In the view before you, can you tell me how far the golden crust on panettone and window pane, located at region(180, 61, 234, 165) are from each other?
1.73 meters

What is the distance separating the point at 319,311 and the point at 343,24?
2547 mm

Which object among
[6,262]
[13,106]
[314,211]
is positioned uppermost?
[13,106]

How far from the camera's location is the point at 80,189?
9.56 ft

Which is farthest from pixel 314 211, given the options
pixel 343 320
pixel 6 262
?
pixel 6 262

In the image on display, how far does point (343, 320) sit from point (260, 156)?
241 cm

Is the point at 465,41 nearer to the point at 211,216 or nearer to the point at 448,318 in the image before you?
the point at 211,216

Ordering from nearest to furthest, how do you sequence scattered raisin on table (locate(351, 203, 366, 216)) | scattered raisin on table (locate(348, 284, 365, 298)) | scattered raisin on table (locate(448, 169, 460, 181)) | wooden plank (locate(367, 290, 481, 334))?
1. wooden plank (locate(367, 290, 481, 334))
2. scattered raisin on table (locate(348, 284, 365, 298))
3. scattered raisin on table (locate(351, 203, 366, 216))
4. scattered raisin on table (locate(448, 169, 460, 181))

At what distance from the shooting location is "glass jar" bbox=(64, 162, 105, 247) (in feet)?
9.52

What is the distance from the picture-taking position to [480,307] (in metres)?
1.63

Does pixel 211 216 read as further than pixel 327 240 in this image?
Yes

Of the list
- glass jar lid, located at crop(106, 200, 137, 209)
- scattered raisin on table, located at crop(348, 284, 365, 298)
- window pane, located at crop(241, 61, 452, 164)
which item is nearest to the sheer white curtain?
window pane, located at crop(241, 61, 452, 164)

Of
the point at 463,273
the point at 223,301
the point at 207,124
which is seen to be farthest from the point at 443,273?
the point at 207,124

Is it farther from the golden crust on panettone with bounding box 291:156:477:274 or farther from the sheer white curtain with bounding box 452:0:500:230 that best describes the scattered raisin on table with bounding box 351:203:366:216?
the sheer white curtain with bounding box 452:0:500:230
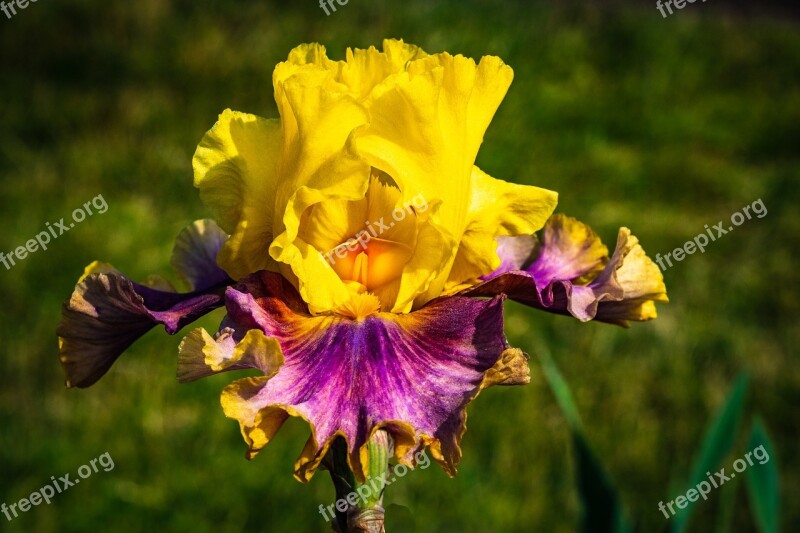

REQUEST -> Copy out every line above that contains the word "point".

FULL ANSWER ->
What is the distance separating the point at 319,311 and the point at 343,24?
How far from the camera's location is the point at 80,189?
In the image on display, how far does point (343, 320) sit from point (260, 156)?
Is the point at 465,41 nearer to the point at 211,216 or nearer to the point at 448,318 in the image before you?
the point at 211,216
the point at 463,273
the point at 223,301
the point at 207,124
which is seen to be farthest from the point at 443,273?
the point at 207,124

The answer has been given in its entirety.